В Москве живет поэтесса Татьяна Сырыщева, на мой скромный взгляд одаренная и недооцененная. Татьяна Яковлевна в тридцатые годы жила в Азербайджане, работала архитектором. Однажды на бакинской улице столкнулась с уже известной Адалис, которая молодой поэтессе благоволила. Пробегая, Аделина Ефимовна спросила скороговоркой: "Ну, как, книги еще нет?" И, услышав, что еще нет, изрекла пренебрежительно и сочувственно: "Растяпа!" Прошли годы и десятилетия, несколько сборников (не слишком, увы, замеченных) издала и медлительно-нерасторопная Сырыщева. Но вот что любопытно: Адалис при жизни производила на сотоварищей по цеху впечатление деловитой и практичной, а в итоге книг у нее мало. Переводы -другое. Но как тонка оказалась стопка сборников оригинальной лирики, выложенных на письменный стол передо мною Юлией Ивановной Сергеевой, режиссером, драматургом, дочерью Адалис!.. Тем не менее, каждая из этих книжек стала событием поэзии. Особенно первая книга с мощным и магическим названием - "Власть" (1934). Рецензируя ее, ссыльный обитатель Воронежа Осип Мандельштам высказывался восхищенно. Кажется, что Мандельштам, пытавшийся выжить в жестокое время, старался учиться у Адалис, но не обретал в себе той же холодной безоглядности... "Далека та кружка-жестянка, тот, с водой кипяченой, бак". Впрочем, мнение Осипа Эмильевича о поэзии Адалис (независимо от личных отношений, которые могли бывать разными) оставалось высоким всегда.

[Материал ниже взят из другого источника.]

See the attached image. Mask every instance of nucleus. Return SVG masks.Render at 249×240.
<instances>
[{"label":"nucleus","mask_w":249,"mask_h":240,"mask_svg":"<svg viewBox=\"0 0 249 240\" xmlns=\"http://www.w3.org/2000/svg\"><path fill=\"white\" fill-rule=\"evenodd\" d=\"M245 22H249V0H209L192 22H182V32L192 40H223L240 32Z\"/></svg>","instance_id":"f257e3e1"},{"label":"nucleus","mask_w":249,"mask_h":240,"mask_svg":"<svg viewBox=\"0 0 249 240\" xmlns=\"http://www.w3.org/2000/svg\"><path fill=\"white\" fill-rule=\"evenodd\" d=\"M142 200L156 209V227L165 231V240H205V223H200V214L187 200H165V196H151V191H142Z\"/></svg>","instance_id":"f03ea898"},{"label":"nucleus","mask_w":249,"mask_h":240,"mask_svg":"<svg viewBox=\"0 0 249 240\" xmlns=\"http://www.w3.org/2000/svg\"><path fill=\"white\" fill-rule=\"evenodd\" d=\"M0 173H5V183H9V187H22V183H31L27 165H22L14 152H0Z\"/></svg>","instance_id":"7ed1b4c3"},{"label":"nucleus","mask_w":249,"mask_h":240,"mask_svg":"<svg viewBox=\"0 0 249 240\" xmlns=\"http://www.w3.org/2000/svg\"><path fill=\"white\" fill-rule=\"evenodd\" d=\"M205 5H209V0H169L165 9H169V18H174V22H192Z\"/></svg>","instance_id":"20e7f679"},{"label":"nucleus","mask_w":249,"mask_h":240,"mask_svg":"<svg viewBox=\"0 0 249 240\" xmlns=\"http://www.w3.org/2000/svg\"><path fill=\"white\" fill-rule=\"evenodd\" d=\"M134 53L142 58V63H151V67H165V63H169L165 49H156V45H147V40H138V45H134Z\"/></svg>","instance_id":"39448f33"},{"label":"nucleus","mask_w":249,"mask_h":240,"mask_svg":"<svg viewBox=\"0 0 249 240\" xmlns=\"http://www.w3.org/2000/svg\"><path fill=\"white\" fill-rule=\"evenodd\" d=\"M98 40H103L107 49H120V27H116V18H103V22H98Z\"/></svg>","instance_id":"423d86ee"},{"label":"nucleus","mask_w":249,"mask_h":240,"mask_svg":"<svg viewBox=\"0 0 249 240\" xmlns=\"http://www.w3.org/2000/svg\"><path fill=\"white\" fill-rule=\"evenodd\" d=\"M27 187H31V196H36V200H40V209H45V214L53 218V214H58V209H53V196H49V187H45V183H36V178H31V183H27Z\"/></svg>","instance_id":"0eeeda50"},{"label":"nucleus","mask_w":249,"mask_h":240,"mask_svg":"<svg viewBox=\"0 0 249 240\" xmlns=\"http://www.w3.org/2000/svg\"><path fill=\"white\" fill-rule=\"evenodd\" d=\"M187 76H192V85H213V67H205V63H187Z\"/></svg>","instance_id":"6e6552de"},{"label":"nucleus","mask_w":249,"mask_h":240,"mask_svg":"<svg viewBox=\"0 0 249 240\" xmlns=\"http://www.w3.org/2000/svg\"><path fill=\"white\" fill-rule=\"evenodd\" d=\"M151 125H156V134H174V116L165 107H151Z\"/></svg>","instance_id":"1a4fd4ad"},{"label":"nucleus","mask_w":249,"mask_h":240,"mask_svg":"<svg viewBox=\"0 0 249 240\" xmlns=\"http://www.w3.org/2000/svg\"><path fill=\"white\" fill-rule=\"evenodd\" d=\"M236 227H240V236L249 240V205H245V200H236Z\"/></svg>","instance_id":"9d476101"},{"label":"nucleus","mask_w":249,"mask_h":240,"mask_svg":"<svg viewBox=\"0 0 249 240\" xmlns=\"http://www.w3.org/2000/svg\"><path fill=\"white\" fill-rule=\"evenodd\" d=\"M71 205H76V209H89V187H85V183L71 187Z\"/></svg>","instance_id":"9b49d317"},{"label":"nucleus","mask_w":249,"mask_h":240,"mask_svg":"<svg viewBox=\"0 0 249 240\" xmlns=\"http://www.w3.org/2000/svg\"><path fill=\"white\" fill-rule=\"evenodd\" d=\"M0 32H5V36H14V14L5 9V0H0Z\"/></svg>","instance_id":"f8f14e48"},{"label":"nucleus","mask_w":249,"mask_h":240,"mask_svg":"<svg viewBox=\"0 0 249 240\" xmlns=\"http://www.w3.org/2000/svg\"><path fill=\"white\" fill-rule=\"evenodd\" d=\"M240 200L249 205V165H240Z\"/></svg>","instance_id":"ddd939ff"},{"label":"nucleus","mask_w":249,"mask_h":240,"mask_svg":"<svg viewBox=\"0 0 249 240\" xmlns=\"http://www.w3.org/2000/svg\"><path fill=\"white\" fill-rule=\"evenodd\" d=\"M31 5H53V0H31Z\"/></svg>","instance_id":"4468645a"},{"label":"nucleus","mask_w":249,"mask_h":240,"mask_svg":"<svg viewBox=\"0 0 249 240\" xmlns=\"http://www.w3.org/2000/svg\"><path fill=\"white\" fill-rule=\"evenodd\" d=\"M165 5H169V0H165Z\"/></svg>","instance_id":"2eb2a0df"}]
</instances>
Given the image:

Здесь (не скрою, что с большим удовольствием) приведу мандельштамовское высказывание, относящееся еще к 1922 году: "Безвкусица и историческая фальшь стихов Марины Цветаевой о России - лженародных и лжемосковских - неизмеримо ниже стихов Адалис, чей голос подчас достигает мужской силы и правды". "Дальних ратей воин отсталый", я смутно чувствую, какое могучее воздействие оказала "Власть" на целый ряд поэтических поколений, что могла значить она для военного "призыва", как должна была, например, озадачить и потрясти юного Евтушенко, искавшего (мы знаем, с каким результатом) свой путь и выход, свою возможность выразить силу и правду, притом не вступая в открытую войну с государством. Искренне желая быть "заодно с правопорядком", с этой самой властью.

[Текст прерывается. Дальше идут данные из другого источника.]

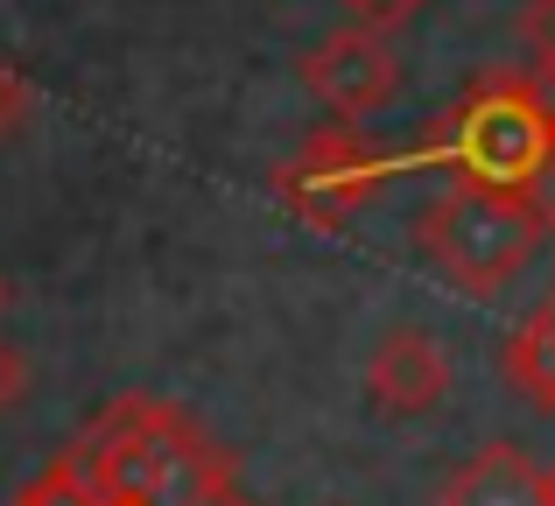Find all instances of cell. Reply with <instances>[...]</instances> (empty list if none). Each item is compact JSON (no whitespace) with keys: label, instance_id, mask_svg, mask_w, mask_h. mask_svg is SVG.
Returning <instances> with one entry per match:
<instances>
[{"label":"cell","instance_id":"cell-1","mask_svg":"<svg viewBox=\"0 0 555 506\" xmlns=\"http://www.w3.org/2000/svg\"><path fill=\"white\" fill-rule=\"evenodd\" d=\"M78 479L120 506H225L240 499V457L211 443L177 401L120 394L64 443Z\"/></svg>","mask_w":555,"mask_h":506},{"label":"cell","instance_id":"cell-2","mask_svg":"<svg viewBox=\"0 0 555 506\" xmlns=\"http://www.w3.org/2000/svg\"><path fill=\"white\" fill-rule=\"evenodd\" d=\"M555 141V99L548 85H534L528 70H486L457 106L436 113L429 141L415 148V163L443 169L450 183H492V191H528V177L542 169Z\"/></svg>","mask_w":555,"mask_h":506},{"label":"cell","instance_id":"cell-3","mask_svg":"<svg viewBox=\"0 0 555 506\" xmlns=\"http://www.w3.org/2000/svg\"><path fill=\"white\" fill-rule=\"evenodd\" d=\"M415 247L436 260L443 282L464 296H500L542 247V219L520 191H492V183H450L429 211L415 219Z\"/></svg>","mask_w":555,"mask_h":506},{"label":"cell","instance_id":"cell-4","mask_svg":"<svg viewBox=\"0 0 555 506\" xmlns=\"http://www.w3.org/2000/svg\"><path fill=\"white\" fill-rule=\"evenodd\" d=\"M393 169H401V163H393L387 148H373V141L359 134V120H331V127H317L282 169H274V197H282L302 225L331 233V225L359 219V211L387 191Z\"/></svg>","mask_w":555,"mask_h":506},{"label":"cell","instance_id":"cell-5","mask_svg":"<svg viewBox=\"0 0 555 506\" xmlns=\"http://www.w3.org/2000/svg\"><path fill=\"white\" fill-rule=\"evenodd\" d=\"M302 85L324 99L338 120H366L401 92V56L379 28H331L310 56H302Z\"/></svg>","mask_w":555,"mask_h":506},{"label":"cell","instance_id":"cell-6","mask_svg":"<svg viewBox=\"0 0 555 506\" xmlns=\"http://www.w3.org/2000/svg\"><path fill=\"white\" fill-rule=\"evenodd\" d=\"M366 394L379 415H429L450 394V352L415 324L387 330L366 359Z\"/></svg>","mask_w":555,"mask_h":506},{"label":"cell","instance_id":"cell-7","mask_svg":"<svg viewBox=\"0 0 555 506\" xmlns=\"http://www.w3.org/2000/svg\"><path fill=\"white\" fill-rule=\"evenodd\" d=\"M443 506H548V485H542V465H534L528 451L486 443L472 465L450 471Z\"/></svg>","mask_w":555,"mask_h":506},{"label":"cell","instance_id":"cell-8","mask_svg":"<svg viewBox=\"0 0 555 506\" xmlns=\"http://www.w3.org/2000/svg\"><path fill=\"white\" fill-rule=\"evenodd\" d=\"M500 366H506V380H514L534 408H555V296L542 302V310L520 316V330L506 338Z\"/></svg>","mask_w":555,"mask_h":506},{"label":"cell","instance_id":"cell-9","mask_svg":"<svg viewBox=\"0 0 555 506\" xmlns=\"http://www.w3.org/2000/svg\"><path fill=\"white\" fill-rule=\"evenodd\" d=\"M8 506H120V499H99V493H92V485H85V479H78V465H70V457H64V451H56V457H50V465H42V471H36V479H28V485H22V493H14V499H8Z\"/></svg>","mask_w":555,"mask_h":506},{"label":"cell","instance_id":"cell-10","mask_svg":"<svg viewBox=\"0 0 555 506\" xmlns=\"http://www.w3.org/2000/svg\"><path fill=\"white\" fill-rule=\"evenodd\" d=\"M520 50H528V78L555 92V0H528L520 8Z\"/></svg>","mask_w":555,"mask_h":506},{"label":"cell","instance_id":"cell-11","mask_svg":"<svg viewBox=\"0 0 555 506\" xmlns=\"http://www.w3.org/2000/svg\"><path fill=\"white\" fill-rule=\"evenodd\" d=\"M28 120H36V85H28L22 64H8V56H0V141H14Z\"/></svg>","mask_w":555,"mask_h":506},{"label":"cell","instance_id":"cell-12","mask_svg":"<svg viewBox=\"0 0 555 506\" xmlns=\"http://www.w3.org/2000/svg\"><path fill=\"white\" fill-rule=\"evenodd\" d=\"M429 8V0H345V14H352L359 28H379V36H393V28H408L415 14Z\"/></svg>","mask_w":555,"mask_h":506},{"label":"cell","instance_id":"cell-13","mask_svg":"<svg viewBox=\"0 0 555 506\" xmlns=\"http://www.w3.org/2000/svg\"><path fill=\"white\" fill-rule=\"evenodd\" d=\"M534 205V219H542V233H555V141H548V155H542V169L528 177V191H520Z\"/></svg>","mask_w":555,"mask_h":506},{"label":"cell","instance_id":"cell-14","mask_svg":"<svg viewBox=\"0 0 555 506\" xmlns=\"http://www.w3.org/2000/svg\"><path fill=\"white\" fill-rule=\"evenodd\" d=\"M22 394H28V359L14 352L8 338H0V415H8V408H14Z\"/></svg>","mask_w":555,"mask_h":506},{"label":"cell","instance_id":"cell-15","mask_svg":"<svg viewBox=\"0 0 555 506\" xmlns=\"http://www.w3.org/2000/svg\"><path fill=\"white\" fill-rule=\"evenodd\" d=\"M8 296H14V288H8V274H0V316H8Z\"/></svg>","mask_w":555,"mask_h":506},{"label":"cell","instance_id":"cell-16","mask_svg":"<svg viewBox=\"0 0 555 506\" xmlns=\"http://www.w3.org/2000/svg\"><path fill=\"white\" fill-rule=\"evenodd\" d=\"M542 485H548V506H555V465H548V471H542Z\"/></svg>","mask_w":555,"mask_h":506},{"label":"cell","instance_id":"cell-17","mask_svg":"<svg viewBox=\"0 0 555 506\" xmlns=\"http://www.w3.org/2000/svg\"><path fill=\"white\" fill-rule=\"evenodd\" d=\"M225 506H246V499H225Z\"/></svg>","mask_w":555,"mask_h":506}]
</instances>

Задача становилась все более неразрешимой... Но в годы молодости Адалис пафос разрушения, казалось, сочетался с величием созидания:
Мы у нищих ели рис
В том сухом аду!
Всенародно мы клялись
Добывать руду!
Землю вылепить из пыли и пройти по ней!
Воду - вроде Моисея - высечь из камней!
Лев Толстой заметил, что нужно иметь представление о стране обетованной для того, чтобы идти через пустыню. В стихах Адалис строительство все более зримого социализма выглядит, как ветхозаветный поход, как торжественное шествие сквозь песчаные смерчи, как хождение по немыслимым мукам по высшей воле. И в этом - тоже правда времени или часть правды. Другая часть - в самом ритме, в воздухе многозначащих пауз, в энергии речевых оборотов, в глубине многослойных слов, в их сопряжении и тайной связи... Знаю, Адалис многие недолюбливали, чрезмерная ее "советскость" (отчасти условная, кажущаяся) отпугивала. Ее сторонились.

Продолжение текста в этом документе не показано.